» Problem to solve
Copy exactly the lines of the data below, beginning with the line with "Dødsferd / Chronaexus-Desecration" and ending with the line with "Crew Neck Sweatshirt". Pictures are to be omitted.

Data provided START

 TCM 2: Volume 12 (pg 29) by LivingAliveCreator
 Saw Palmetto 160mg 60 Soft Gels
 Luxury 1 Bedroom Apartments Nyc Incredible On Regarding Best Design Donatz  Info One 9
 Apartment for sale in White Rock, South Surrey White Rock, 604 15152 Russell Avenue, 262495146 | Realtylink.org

Data provided END
Data provided START

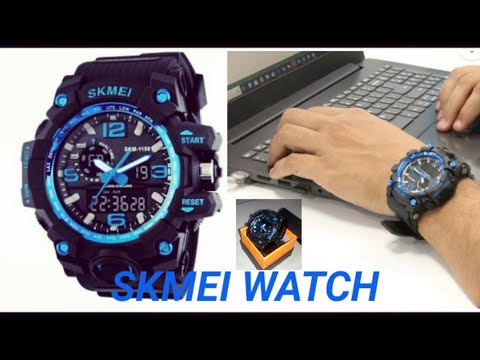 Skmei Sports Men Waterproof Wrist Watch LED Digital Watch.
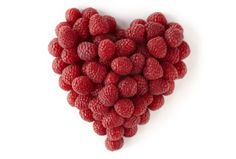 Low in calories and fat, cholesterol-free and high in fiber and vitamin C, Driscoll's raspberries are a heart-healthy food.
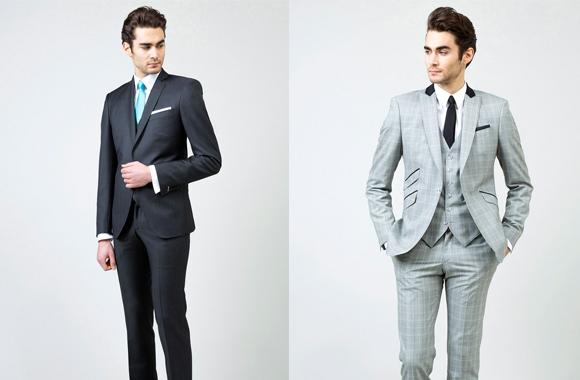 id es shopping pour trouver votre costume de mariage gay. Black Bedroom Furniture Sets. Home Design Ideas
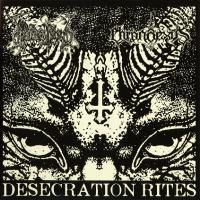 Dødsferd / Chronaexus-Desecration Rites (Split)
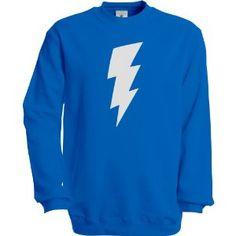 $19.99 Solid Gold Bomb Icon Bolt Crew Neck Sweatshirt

Data provided END

» Written response
 Dødsferd / Chronaexus-Desecration Rites (Split)
 $19.99 Solid Gold Bomb Icon Bolt Crew Neck Sweatshirt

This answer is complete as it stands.